Head Start audit raises questions about $5 million A federal audit is questioning more than $5 million in spending by an agency that administers Head Start services in nine Ohio counties.
The Dayton Daily News (http://bit.ly/JrrydQ ) reports Tuesday that federal auditors called into question spending by the Council on Rural Services Programs Inc., a nonprofit agency that provides Head Start services in western Ohio.
Janet Julian, chairwoman of the Council on Rural Services board, said the agency disputes the auditors' findings and is appealing.
The auditors said the agency should pay back $65,750 spent on store gift cards given to employees as holiday gifts, and more than $944,000 in questionable lease payments.
Auditors also said the agency should refund $4.29 million in inadequately supported compensation, or work with federal officials to determine what costs were permitted.
More Ohio schools open to guns At least 20 school districts across Ohio have changed policies to allow handguns in school buildings, according to a survey by the gun-advocacy group the Buckeye Firearms Foundation.
The changes followed the killings of more than two dozen children at Sandy Hook Elementary last December.
The Springsteen concert of '78 Thirty-five years ago tonight, Bruce Springsteen and the E Street Band played to a national radio audience from the Richfield Coliseum.
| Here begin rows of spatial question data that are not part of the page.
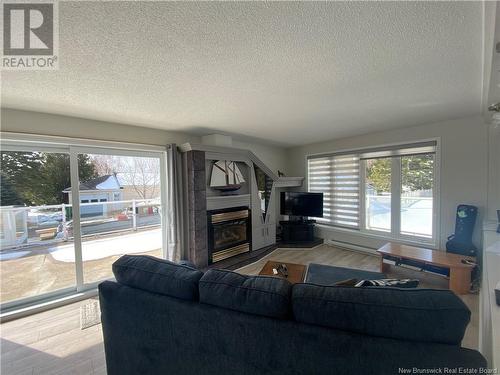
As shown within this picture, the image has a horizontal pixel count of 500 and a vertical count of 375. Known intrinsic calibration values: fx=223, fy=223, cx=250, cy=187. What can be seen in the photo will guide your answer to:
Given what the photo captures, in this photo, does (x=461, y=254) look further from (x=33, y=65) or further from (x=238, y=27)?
(x=33, y=65)

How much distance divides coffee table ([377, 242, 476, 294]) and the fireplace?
233cm

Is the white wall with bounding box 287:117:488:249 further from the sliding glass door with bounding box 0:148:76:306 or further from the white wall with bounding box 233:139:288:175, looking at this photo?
the sliding glass door with bounding box 0:148:76:306

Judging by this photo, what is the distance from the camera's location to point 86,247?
3.10 meters

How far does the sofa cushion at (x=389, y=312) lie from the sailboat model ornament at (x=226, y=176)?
309 centimetres

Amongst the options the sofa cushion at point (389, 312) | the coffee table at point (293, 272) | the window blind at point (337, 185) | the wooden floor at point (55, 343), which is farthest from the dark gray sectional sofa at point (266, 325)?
the window blind at point (337, 185)

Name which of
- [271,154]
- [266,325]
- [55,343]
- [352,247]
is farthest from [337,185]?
[55,343]

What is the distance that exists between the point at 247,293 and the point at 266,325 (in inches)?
6.6

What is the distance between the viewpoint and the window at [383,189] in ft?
12.4

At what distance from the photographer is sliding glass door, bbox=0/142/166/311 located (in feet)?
8.54

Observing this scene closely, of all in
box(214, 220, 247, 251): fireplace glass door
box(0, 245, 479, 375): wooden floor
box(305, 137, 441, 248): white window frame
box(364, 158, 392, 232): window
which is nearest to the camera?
box(0, 245, 479, 375): wooden floor

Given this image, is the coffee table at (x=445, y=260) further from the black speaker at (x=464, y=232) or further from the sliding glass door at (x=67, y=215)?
the sliding glass door at (x=67, y=215)

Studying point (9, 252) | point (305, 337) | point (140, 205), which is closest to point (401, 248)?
point (305, 337)

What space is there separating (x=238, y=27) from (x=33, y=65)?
157cm

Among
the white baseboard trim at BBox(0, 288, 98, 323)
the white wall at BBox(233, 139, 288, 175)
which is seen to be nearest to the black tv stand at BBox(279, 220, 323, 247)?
the white wall at BBox(233, 139, 288, 175)
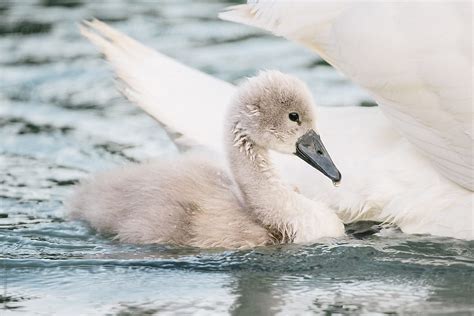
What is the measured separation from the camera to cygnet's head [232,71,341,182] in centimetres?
564

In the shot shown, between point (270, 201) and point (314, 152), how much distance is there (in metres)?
0.27

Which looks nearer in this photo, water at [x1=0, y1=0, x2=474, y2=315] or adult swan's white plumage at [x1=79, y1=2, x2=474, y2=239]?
water at [x1=0, y1=0, x2=474, y2=315]

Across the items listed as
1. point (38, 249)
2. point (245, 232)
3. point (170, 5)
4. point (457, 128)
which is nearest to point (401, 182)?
point (457, 128)

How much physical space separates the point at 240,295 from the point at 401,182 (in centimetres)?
109

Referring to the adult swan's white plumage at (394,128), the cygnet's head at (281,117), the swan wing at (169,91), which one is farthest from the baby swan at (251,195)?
the swan wing at (169,91)

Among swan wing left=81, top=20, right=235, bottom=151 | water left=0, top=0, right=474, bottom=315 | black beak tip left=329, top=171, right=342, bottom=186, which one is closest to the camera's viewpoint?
water left=0, top=0, right=474, bottom=315

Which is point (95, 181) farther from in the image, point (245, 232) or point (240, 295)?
point (240, 295)

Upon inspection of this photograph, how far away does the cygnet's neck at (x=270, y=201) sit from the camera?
224 inches

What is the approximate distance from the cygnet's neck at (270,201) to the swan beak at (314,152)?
166 millimetres

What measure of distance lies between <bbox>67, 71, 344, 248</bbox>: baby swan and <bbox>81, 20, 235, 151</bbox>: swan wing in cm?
81

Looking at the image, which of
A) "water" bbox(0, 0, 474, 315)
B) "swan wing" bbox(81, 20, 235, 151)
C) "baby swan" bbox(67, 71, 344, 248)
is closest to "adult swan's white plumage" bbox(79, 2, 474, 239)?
"water" bbox(0, 0, 474, 315)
The E Street Band will be inducted into the Rock and Roll Hall of Fame in 2014. But to hear their rowdy New Year's Eve 1978 concert, visit the WKSU Now Facebook page.
Ohio State arrives without in Florida a key player Ohio State could be facing Clemson in the Orange Bowl Friday night without one of its best pass-rushers.
Urban Meyer says defensive end Noah Spence did not travel with the team to Miami because "he is working on some personal issues at home." Meyer added though that he hopes Spence could yet join the team. The sophomore is second in the Big Ten with 7.5 sacks this season. He also has 50 tackles.